> _Task to carry out_
Give back all the records exactly, keeping every line whole.

——

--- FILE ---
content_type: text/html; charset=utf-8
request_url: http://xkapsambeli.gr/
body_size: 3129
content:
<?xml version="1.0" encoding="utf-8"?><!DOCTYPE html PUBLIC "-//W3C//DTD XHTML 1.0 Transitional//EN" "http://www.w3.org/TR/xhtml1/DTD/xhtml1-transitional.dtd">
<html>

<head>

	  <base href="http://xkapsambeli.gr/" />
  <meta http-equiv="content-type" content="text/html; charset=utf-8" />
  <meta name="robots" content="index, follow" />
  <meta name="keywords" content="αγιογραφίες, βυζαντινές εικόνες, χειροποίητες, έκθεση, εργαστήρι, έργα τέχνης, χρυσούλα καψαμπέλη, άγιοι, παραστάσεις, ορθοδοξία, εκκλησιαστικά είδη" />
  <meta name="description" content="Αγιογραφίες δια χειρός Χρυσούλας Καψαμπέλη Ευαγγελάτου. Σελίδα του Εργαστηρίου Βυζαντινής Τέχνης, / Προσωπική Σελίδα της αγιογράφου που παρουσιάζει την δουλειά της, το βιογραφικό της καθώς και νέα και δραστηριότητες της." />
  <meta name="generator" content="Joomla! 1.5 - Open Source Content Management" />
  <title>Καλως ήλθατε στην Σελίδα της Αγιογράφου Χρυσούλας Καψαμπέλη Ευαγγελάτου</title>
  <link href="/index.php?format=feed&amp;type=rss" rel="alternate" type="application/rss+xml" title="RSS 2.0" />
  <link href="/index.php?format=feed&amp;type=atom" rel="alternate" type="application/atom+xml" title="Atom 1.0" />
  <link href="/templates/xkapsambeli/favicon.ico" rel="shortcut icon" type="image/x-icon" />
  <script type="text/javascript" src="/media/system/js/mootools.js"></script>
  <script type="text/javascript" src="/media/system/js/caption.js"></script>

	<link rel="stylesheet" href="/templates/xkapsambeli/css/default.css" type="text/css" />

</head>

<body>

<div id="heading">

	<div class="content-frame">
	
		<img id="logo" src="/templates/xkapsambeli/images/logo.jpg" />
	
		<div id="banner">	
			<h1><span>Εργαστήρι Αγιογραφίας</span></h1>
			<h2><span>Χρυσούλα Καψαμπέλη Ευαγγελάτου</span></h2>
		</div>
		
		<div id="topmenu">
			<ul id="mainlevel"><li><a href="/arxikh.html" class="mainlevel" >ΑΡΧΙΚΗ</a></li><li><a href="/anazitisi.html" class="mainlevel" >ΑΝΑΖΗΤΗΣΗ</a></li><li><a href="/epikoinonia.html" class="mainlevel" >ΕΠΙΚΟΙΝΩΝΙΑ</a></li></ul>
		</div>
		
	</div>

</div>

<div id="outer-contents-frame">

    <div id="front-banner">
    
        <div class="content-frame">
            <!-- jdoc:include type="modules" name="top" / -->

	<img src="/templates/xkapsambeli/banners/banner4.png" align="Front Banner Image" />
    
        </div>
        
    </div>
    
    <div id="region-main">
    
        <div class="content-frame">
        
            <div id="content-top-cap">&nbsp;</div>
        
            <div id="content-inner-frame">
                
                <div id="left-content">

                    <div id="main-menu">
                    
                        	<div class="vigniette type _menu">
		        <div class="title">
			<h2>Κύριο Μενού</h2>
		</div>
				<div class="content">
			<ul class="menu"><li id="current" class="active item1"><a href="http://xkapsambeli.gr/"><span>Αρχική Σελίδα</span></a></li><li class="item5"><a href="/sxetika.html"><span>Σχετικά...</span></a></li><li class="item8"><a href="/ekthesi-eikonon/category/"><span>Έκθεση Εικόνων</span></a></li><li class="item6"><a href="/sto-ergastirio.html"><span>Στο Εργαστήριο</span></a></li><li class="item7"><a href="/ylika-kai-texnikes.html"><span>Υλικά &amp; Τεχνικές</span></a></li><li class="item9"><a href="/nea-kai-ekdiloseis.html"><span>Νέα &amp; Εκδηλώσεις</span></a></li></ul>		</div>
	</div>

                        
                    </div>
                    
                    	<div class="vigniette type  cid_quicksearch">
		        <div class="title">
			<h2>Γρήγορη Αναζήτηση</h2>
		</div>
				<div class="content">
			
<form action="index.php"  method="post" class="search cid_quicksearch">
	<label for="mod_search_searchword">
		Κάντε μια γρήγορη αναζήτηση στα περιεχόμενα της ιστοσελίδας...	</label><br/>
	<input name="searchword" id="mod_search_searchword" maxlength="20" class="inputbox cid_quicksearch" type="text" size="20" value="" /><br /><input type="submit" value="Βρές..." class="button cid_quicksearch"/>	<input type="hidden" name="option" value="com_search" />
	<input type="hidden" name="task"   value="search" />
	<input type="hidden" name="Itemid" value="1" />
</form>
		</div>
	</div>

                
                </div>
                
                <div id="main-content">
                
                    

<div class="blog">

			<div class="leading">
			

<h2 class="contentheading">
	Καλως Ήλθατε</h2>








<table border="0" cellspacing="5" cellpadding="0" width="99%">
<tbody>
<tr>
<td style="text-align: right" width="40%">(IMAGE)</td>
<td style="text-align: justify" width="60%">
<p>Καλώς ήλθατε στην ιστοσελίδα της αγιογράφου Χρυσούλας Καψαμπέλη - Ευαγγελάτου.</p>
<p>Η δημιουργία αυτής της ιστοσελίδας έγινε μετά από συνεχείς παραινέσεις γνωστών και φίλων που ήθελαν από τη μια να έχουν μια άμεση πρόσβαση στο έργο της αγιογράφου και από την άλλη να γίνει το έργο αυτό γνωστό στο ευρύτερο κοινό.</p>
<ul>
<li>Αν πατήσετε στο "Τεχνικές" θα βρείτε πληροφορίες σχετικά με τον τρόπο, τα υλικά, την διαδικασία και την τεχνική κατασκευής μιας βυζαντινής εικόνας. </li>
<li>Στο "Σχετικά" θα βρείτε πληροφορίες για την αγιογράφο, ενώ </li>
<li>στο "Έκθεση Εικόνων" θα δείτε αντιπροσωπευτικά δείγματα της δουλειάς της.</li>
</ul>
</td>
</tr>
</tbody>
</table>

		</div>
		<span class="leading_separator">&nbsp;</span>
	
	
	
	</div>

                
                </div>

——

> _The completed task_
--- FILE ---
content_type: text/html; charset=utf-8
request_url: http://xkapsambeli.gr/
body_size: 3129
content:
<?xml version="1.0" encoding="utf-8"?><!DOCTYPE html PUBLIC "-//W3C//DTD XHTML 1.0 Transitional//EN" "http://www.w3.org/TR/xhtml1/DTD/xhtml1-transitional.dtd">
<html>

<head>

	  <base href="http://xkapsambeli.gr/" />
  <meta http-equiv="content-type" content="text/html; charset=utf-8" />
  <meta name="robots" content="index, follow" />
  <meta name="keywords" content="αγιογραφίες, βυζαντινές εικόνες, χειροποίητες, έκθεση, εργαστήρι, έργα τέχνης, χρυσούλα καψαμπέλη, άγιοι, παραστάσεις, ορθοδοξία, εκκλησιαστικά είδη" />
  <meta name="description" content="Αγιογραφίες δια χειρός Χρυσούλας Καψαμπέλη Ευαγγελάτου. Σελίδα του Εργαστηρίου Βυζαντινής Τέχνης, / Προσωπική Σελίδα της αγιογράφου που παρουσιάζει την δουλειά της, το βιογραφικό της καθώς και νέα και δραστηριότητες της." />
  <meta name="generator" content="Joomla! 1.5 - Open Source Content Management" />
  <title>Καλως ήλθατε στην Σελίδα της Αγιογράφου Χρυσούλας Καψαμπέλη Ευαγγελάτου</title>
  <link href="/index.php?format=feed&amp;type=rss" rel="alternate" type="application/rss+xml" title="RSS 2.0" />
  <link href="/index.php?format=feed&amp;type=atom" rel="alternate" type="application/atom+xml" title="Atom 1.0" />
  <link href="/templates/xkapsambeli/favicon.ico" rel="shortcut icon" type="image/x-icon" />
  <script type="text/javascript" src="/media/system/js/mootools.js"></script>
  <script type="text/javascript" src="/media/system/js/caption.js"></script>

	<link rel="stylesheet" href="/templates/xkapsambeli/css/default.css" type="text/css" />

</head>

<body>

<div id="heading">

	<div class="content-frame">
	
		<img id="logo" src="/templates/xkapsambeli/images/logo.jpg" />
	
		<div id="banner">	
			<h1><span>Εργαστήρι Αγιογραφίας</span></h1>
			<h2><span>Χρυσούλα Καψαμπέλη Ευαγγελάτου</span></h2>
		</div>
		
		<div id="topmenu">
			<ul id="mainlevel"><li><a href="/arxikh.html" class="mainlevel" >ΑΡΧΙΚΗ</a></li><li><a href="/anazitisi.html" class="mainlevel" >ΑΝΑΖΗΤΗΣΗ</a></li><li><a href="/epikoinonia.html" class="mainlevel" >ΕΠΙΚΟΙΝΩΝΙΑ</a></li></ul>
		</div>
		
	</div>

</div>

<div id="outer-contents-frame">

    <div id="front-banner">
    
        <div class="content-frame">
            <!-- jdoc:include type="modules" name="top" / -->

	<img src="/templates/xkapsambeli/banners/banner4.png" align="Front Banner Image" />
    
        </div>
        
    </div>
    
    <div id="region-main">
    
        <div class="content-frame">
        
            <div id="content-top-cap">&nbsp;</div>
        
            <div id="content-inner-frame">
                
                <div id="left-content">

                    <div id="main-menu">
                    
                        	<div class="vigniette type _menu">
		        <div class="title">
			<h2>Κύριο Μενού</h2>
		</div>
				<div class="content">
			<ul class="menu"><li id="current" class="active item1"><a href="http://xkapsambeli.gr/"><span>Αρχική Σελίδα</span></a></li><li class="item5"><a href="/sxetika.html"><span>Σχετικά...</span></a></li><li class="item8"><a href="/ekthesi-eikonon/category/"><span>Έκθεση Εικόνων</span></a></li><li class="item6"><a href="/sto-ergastirio.html"><span>Στο Εργαστήριο</span></a></li><li class="item7"><a href="/ylika-kai-texnikes.html"><span>Υλικά &amp; Τεχνικές</span></a></li><li class="item9"><a href="/nea-kai-ekdiloseis.html"><span>Νέα &amp; Εκδηλώσεις</span></a></li></ul>		</div>
	</div>

                        
                    </div>
                    
                    	<div class="vigniette type  cid_quicksearch">
		        <div class="title">
			<h2>Γρήγορη Αναζήτηση</h2>
		</div>
				<div class="content">
			
<form action="index.php"  method="post" class="search cid_quicksearch">
	<label for="mod_search_searchword">
		Κάντε μια γρήγορη αναζήτηση στα περιεχόμενα της ιστοσελίδας...	</label><br/>
	<input name="searchword" id="mod_search_searchword" maxlength="20" class="inputbox cid_quicksearch" type="text" size="20" value="" /><br /><input type="submit" value="Βρές..." class="button cid_quicksearch"/>	<input type="hidden" name="option" value="com_search" />
	<input type="hidden" name="task"   value="search" />
	<input type="hidden" name="Itemid" value="1" />
</form>
		</div>
	</div>

                
                </div>
                
                <div id="main-content">
                
                    

<div class="blog">

			<div class="leading">
			

<h2 class="contentheading">
	Καλως Ήλθατε</h2>








<table border="0" cellspacing="5" cellpadding="0" width="99%">
<tbody>
<tr>
<td style="text-align: right" width="40%">(IMAGE)</td>
<td style="text-align: justify" width="60%">
<p>Καλώς ήλθατε στην ιστοσελίδα της αγιογράφου Χρυσούλας Καψαμπέλη - Ευαγγελάτου.</p>
<p>Η δημιουργία αυτής της ιστοσελίδας έγινε μετά από συνεχείς παραινέσεις γνωστών και φίλων που ήθελαν από τη μια να έχουν μια άμεση πρόσβαση στο έργο της αγιογράφου και από την άλλη να γίνει το έργο αυτό γνωστό στο ευρύτερο κοινό.</p>
<ul>
<li>Αν πατήσετε στο "Τεχνικές" θα βρείτε πληροφορίες σχετικά με τον τρόπο, τα υλικά, την διαδικασία και την τεχνική κατασκευής μιας βυζαντινής εικόνας. </li>
<li>Στο "Σχετικά" θα βρείτε πληροφορίες για την αγιογράφο, ενώ </li>
<li>στο "Έκθεση Εικόνων" θα δείτε αντιπροσωπευτικά δείγματα της δουλειάς της.</li>
</ul>
</td>
</tr>
</tbody>
</table>

		</div>
		<span class="leading_separator">&nbsp;</span>
	
	
	
	</div>

                
                </div>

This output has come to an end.